The year 1994 is significant because that is also the year that most models for inflation that are calibrated on pre-1994 data break down (or, conversely, it is the year prior to which a model calibrated on post-1994 data breaks down). I have written previously about this phenomenon and the fact that the Fed believes this is when inflation expectations abruptly became “anchored,” whatever that means – but *I* believe that this discontinuity is when globalization kicked into high gear with an explosion in the number of bilateral and multilateral trade agreements. It strikes me as plausible that these items are related. When markets are suddenly opened to global competition, affected markets will suddenly show slower price appreciation due to the pressure from that competition (and the replacement of high-cost domestic goods with lower-cost imports). But which market is currently being affected will not stay constant, but change over time. In other words, I think the fact that core has been persistently below median for a long time is a symptom of the globalization “dividend.”

If I am right, and if I am also right about the arrow of globalization changing direction, then it follows that core and median might flip positions at some point over the next couple of years. And then the “transitory effects” will be mostly on the high side.

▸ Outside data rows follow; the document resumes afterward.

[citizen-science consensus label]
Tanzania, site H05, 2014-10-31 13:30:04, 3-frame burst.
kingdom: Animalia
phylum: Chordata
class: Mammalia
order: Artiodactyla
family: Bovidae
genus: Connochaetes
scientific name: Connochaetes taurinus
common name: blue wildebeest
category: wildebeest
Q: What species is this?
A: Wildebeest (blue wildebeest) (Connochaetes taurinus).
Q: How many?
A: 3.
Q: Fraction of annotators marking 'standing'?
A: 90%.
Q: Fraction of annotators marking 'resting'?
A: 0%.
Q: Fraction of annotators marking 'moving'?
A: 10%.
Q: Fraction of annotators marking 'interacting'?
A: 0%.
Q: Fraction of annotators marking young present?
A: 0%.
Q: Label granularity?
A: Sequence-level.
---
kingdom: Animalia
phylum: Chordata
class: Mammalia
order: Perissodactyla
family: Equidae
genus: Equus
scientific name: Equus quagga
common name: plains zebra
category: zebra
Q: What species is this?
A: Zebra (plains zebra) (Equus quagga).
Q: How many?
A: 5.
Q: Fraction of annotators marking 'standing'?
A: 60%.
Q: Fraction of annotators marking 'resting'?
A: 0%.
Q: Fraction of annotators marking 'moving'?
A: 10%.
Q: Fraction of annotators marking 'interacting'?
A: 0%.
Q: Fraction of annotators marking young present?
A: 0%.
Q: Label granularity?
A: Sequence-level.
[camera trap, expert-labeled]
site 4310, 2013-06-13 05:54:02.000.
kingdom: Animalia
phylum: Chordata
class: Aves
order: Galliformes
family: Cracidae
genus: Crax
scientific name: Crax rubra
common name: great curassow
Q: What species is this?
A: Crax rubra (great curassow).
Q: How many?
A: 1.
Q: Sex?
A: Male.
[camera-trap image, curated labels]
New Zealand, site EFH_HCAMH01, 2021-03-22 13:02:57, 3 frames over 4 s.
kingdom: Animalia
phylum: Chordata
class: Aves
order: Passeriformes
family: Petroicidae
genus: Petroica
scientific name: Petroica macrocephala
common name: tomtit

[1] It could also be indicative of a bias from the measures that their improved methods are always looking for lower inflation – not in the “the BLS is making up this *@&$^” sense but in the sense that for lots of reasons the CPI appears to be overstated because of technical details about the functional form, the way measurement errors happen, etc. And so researchers may spend more time looking for ways that inflation is overstated. I don’t think that research bias is actually much of a problem. But I figured I ought to mention that that is one possible interpretation.